Pour "The sick opera", sa première exposition personnelle présentée au Palais de Tokyo en novembre 2004, Barthélémy Toguo avait réalisé un ensemble de sculptures, de céramiques, de vidéos et de dessins qui mettaient en scène sa vision du monde actuel, une vision centrée sur l’expression des sentiments : souffrance, amour, peur, désir... Né au Cameroun, formé à l’Ecole d’Art d’Abidjan puis à l’Ecole d’Art de Grenoble, Barthélémy Toguo développe une oeuvre sensible et généreuse, parfois provocante, qui se veut proche des préoccupations sociales de ses contemporains. Dans cet esprit, il est également le concepteur et le mécène d’un centre d’art qui doit ouvrir ses portes au Cameroun en 2006 : Bandjoun Station.

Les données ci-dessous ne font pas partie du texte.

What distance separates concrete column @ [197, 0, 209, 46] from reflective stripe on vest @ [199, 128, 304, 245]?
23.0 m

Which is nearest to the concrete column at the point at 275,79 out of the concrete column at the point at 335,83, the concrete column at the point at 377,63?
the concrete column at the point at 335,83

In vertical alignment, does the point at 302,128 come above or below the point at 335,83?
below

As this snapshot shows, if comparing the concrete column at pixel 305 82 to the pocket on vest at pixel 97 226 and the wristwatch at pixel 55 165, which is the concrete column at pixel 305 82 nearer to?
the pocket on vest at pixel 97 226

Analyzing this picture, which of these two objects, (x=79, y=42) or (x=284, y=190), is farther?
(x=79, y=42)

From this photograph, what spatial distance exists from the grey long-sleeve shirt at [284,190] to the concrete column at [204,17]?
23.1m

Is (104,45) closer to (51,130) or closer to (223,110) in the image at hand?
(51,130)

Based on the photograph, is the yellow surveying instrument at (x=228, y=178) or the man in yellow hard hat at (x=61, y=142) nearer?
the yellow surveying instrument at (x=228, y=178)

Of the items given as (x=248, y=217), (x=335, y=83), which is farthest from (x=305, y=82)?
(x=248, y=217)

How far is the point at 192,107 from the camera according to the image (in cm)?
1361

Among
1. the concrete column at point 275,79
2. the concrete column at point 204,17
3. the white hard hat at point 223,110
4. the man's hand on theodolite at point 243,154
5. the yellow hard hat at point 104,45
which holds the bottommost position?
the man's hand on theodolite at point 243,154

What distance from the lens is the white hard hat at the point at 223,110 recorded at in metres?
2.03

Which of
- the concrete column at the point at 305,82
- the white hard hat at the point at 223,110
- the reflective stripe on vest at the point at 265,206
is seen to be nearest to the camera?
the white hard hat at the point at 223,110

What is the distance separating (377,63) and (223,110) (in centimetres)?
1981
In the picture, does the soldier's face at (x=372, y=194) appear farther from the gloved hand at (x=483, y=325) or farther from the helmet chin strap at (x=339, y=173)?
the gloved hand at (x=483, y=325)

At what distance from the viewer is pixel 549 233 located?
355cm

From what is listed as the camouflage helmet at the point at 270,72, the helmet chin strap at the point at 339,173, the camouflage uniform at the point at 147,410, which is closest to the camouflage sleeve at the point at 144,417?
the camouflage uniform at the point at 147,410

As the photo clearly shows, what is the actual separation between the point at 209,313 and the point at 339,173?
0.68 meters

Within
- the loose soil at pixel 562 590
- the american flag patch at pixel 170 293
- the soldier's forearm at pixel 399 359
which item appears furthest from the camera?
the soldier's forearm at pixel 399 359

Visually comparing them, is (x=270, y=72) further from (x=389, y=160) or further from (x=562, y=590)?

1) Pouvez-vous expliquer ce qui vous a amené à passer des performances très politiques que vous interprétiez personnellement à l'idée d'inviter un chorégraphe (Romano Botinelli) et une chanteuse lyrique (Caroline Chassagny) lors de votre récente exposition « The sick opera » au Palais de Tokyo, à Paris ?
D’après Emmanuel Kant, « l’art n’est pas une réjouissance solitaire. Il est un moyen d’émouvoir le plus grand nombre d’hommes en leur offrant une image privilégiée, des souffrances et des joies communes ». Avant d’être Africain, je suis un être humain. Je suis attentif à ce qui se passe autour de moi, dans la société. S’il y a des inégalités, si les échanges Nord-Sud ne vont pas dans le bon sens, s’il y a des pays
en guerre, je crois que le rôle de l’artiste est de le faire savoir, de susciter une prise de conscience. Le résultat peut se traduire en peinture, en sculpture, en performance ou en vidéo. Si je donne de l’importance à ce que les gens vivent, c’est parce que je viens d’un continent qui rencontre beaucoup de problèmes aujourd’hui. Mon travail ne peut être insensible à ce qui se passe dans le monde. Au Palais de Tokyo, « The sick opera » (L’opéra malade) était un regard sur notre société contemporaine. Pour moi, tout être humain est un acteur sur une scène. Certains acteurs incarnent un rôle tragique, d’autres jouent un rôle comique. D’autres encore éprouvent de l’angoisse, de l’incertitude, de la joie ou de la souffrance. En introduisant la voix et le chant dans l’exposition, la cantatrice apportait une
dimension plus humaine, vivante et dynamique. Il est très important pour moi que beaucoup de sens soient sollicités en même temps : la vue, l’ouie, le toucher… Cette chanteuse faisait un parcours à travers les différentes pièces que j’exposais : elle commençait par les céramiques puis elle déambulait en touchant le rideau blanc, habillée comme une diva sur une scène d’opéra. Elle montait sur la scène, marchait sur du coton bien blanc, créait un dialogue avec les dessins, s’asseyait sur les tampons en bois qui livraient des slogans politiques très forts, très émotifs. Elle redescendait, caressait les dessins, marchait sur la toile de jute, ramassait les sculptures des demi corps de femmes dont les fesses étaient transformées en ballons de football. Par ses mouvements et ses chants, elle suggérait une critique de l’image de la femme. Il y avait presque une révolte dans cette confrontation. Cette
recherche de différents moments d’intensité est essentielle pour moi. La performance est venue à point nommé pour susciter une émotion, au-delà du simple regard esthétique. L’acteur, c’est évident, donne une autre dimension au travail plastique. Une de mes obsessions est justement de « jouer » différemment avec mes travaux.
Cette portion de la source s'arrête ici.